Watch Mode

Use this skill when the user wants continuous regression monitoring during development. Watch mode observes file changes and automatically re-runs evalview check with debounced triggers.

What this does

EvalView's watch mode uses watchdog to monitor directories for file changes (.py, .yaml, .yml, .json, .md, .txt, .toml, .cfg, .ini). When a change is detected, it runs a regression check via the gate() API and displays a live scorecard with pass/fail status, score deltas, tool changes, and streak tracking.

How to start watch mode

Watch mode is a CLI command (not an MCP tool). Help the user run it:

code

evalview watch

Common options

•--quick — Skip LLM judge, deterministic checks only ($0 cost, sub-second)
•--path src/ --path tests/ — Watch specific directories (default: current directory)
•--test "my-test" — Only check a specific test by name
•--test-dir tests/evalview — Path to test cases directory (default: tests)
•--interval 1 — Debounce interval in seconds (default: 2.0)
•--fail-on REGRESSION,TOOLS_CHANGED — Comma-separated statuses that count as failure (default: REGRESSION)
•--sound — Terminal bell on regression

Examples

code

# Basic: watch everything, full checks
evalview watch

# Fast development loop: no LLM judge, 1-second debounce
evalview watch --quick --interval 1

# Watch specific directories and one test
evalview watch --path src/ --path tests/ --test "calculator-division"

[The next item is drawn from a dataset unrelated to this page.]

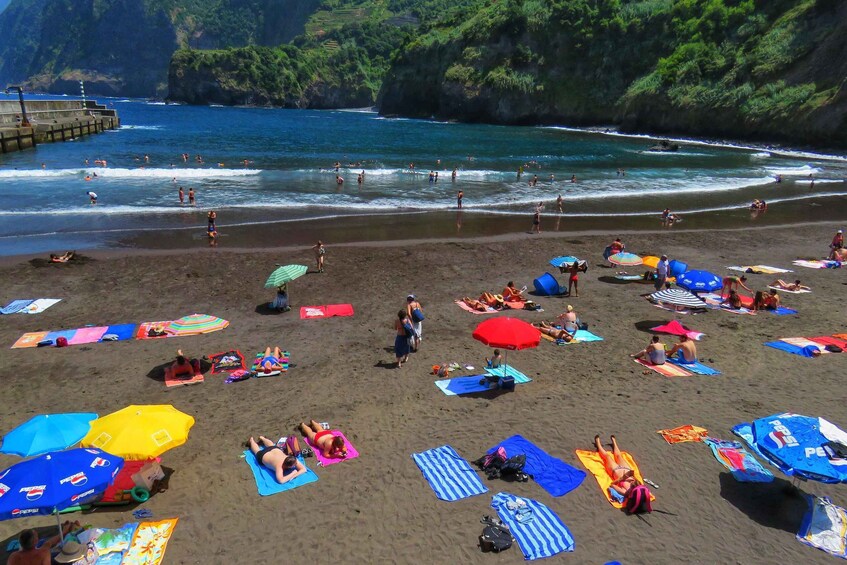 A beach with people sunbathing and swimming, surrounded by cliffs and a pier. 4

# Strict mode: fail on any behavioral change
evalview watch --fail-on REGRESSION,TOOLS_CHANGED,OUTPUT_CHANGED --sound

Prerequisites

Watch mode requires the watchdog package. If not installed:

code

pip install evalview[watch]

Notes

•Watch mode excludes .evalview/, .git/, venv/, node_modules/, __pycache__/, and other common non-source directories automatically.
•The initial check runs immediately on startup before watching begins.
•Results include a live scorecard with pass counts, regression counts, health percentage, and streak info.
•--quick mode is ideal for tight development loops since it costs nothing and runs in sub-second time.